Scientists split over Ramakrishnan’s attack on Indian Science Congress
The scientists in India have engaged in a debate over Indian-born Nobel laureate Venkatraman Ramakrishnan's remark that the Indian Science Congress (ISC) is a circus and serves little purpose.
After the strong comment made by the noted scientist, some members of the science community of the country demanded the ISC to be disbanded, while others backed the initiative saying that it acts a platform of interaction between scientists, and public and policy makers, reports The Times Of India.
Earlier, Venkatraman Ramakrishnan, a structural biologist at Cambridge University who was awarded Nobel Prize in 2009, refused to attend the Congress ever again saying that it is a circus in a damning indictment during an interview with The Times Of India.

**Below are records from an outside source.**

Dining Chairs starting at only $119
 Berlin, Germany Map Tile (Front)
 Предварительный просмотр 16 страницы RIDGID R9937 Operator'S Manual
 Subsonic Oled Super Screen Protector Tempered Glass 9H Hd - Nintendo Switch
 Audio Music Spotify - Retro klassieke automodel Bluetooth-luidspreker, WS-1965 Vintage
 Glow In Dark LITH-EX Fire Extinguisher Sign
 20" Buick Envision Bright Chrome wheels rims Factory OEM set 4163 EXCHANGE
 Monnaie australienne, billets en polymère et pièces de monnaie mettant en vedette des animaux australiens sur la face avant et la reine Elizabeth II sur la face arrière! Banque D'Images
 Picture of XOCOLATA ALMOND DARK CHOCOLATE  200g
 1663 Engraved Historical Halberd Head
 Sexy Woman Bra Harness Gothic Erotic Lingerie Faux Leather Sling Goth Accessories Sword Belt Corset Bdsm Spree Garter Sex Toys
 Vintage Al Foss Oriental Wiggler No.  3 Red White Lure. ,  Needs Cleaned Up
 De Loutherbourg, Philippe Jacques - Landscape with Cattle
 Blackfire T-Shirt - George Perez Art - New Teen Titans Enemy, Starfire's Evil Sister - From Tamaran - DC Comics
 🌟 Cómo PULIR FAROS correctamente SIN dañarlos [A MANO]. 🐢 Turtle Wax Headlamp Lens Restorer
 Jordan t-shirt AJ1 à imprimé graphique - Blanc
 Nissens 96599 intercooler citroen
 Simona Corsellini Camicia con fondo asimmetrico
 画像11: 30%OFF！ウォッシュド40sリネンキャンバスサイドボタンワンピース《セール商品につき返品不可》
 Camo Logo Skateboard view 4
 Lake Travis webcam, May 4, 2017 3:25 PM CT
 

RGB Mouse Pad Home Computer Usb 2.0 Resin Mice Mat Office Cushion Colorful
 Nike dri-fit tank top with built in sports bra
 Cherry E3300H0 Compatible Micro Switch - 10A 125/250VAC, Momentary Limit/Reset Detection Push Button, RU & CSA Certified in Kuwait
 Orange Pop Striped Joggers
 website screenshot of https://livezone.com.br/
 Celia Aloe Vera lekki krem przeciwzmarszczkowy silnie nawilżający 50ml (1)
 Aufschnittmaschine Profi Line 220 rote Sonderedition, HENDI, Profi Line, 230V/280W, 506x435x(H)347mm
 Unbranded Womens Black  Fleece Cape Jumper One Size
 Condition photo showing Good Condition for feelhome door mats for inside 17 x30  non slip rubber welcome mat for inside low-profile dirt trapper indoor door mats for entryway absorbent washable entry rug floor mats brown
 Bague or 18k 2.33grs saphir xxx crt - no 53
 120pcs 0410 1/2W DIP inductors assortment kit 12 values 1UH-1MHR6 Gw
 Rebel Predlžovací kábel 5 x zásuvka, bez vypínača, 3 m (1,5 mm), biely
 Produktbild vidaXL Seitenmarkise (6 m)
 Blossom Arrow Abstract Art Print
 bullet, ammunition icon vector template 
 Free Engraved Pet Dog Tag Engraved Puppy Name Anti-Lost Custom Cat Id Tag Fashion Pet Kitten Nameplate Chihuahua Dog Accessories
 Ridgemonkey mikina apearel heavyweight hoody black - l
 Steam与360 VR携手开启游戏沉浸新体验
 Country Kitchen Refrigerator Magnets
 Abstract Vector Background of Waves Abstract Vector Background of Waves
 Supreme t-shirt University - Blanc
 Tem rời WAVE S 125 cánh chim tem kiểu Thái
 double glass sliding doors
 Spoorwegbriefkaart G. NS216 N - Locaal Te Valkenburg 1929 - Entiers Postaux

"I attended one day (of an earlier Congress) and very little science was discussed. It was a circus. I find that it's an organization where very little science is discussed. I will never attend a science congress again in my life," Ramakrishnan said when asked why he wasn't attending the ongoing annual Science Congress in Mysuru.
"The idea that Indians had airplanes 2,000 years ago sounds almost essentially impossible to me. I don't believe it. The point is that if that technology was produced in a method so described that anybody could replicate it, then it becomes science," Ramakrishnan also said while addressing a gathering at Punjab University earlier in the day, referring to a claim made by one participant during the 2015 congress that aircraft was invented by a sage during the Vedic times.
The scientist had objected to politics and religious ideology being mixed with science last year.
B G Sidharth, director of B M Birla Science centre in Hyderabad, called the ISC a 'Kumbh Mela of science' where the Prime Minister's visit takes away the entire focus.
"It would be much better to spend the money on setting up a medical college than organize the congress," Sidharth said, adding, "It has become a platform where old cronies meet and indulge in 'you-scratch-my-back-and-I-will-scratch-yours' exercise."
"ISC has deteriorated over decades and holding the event now is an absolute waste of money," said PM Bhargava, founder director of the Centre for Cellular and Molecular Biology who returned his Padma Bhushan award last year in protest of intolerance in the country.
However, noted mathematician Manjul Bhargava, who the first Indian to win the Fields Medal, the Nobel equivalent for maths, backed the initiative saying that a lot of positives came out of the congress.
"What is the purpose of a science congress? Not necessarily to advance individual research. For that you go to specialized conferences on your subject. The purpose of the science congress is to meet scientists from across the country, build connections, find common areas of interest," said Bhargava, also a professor at the Princeton University.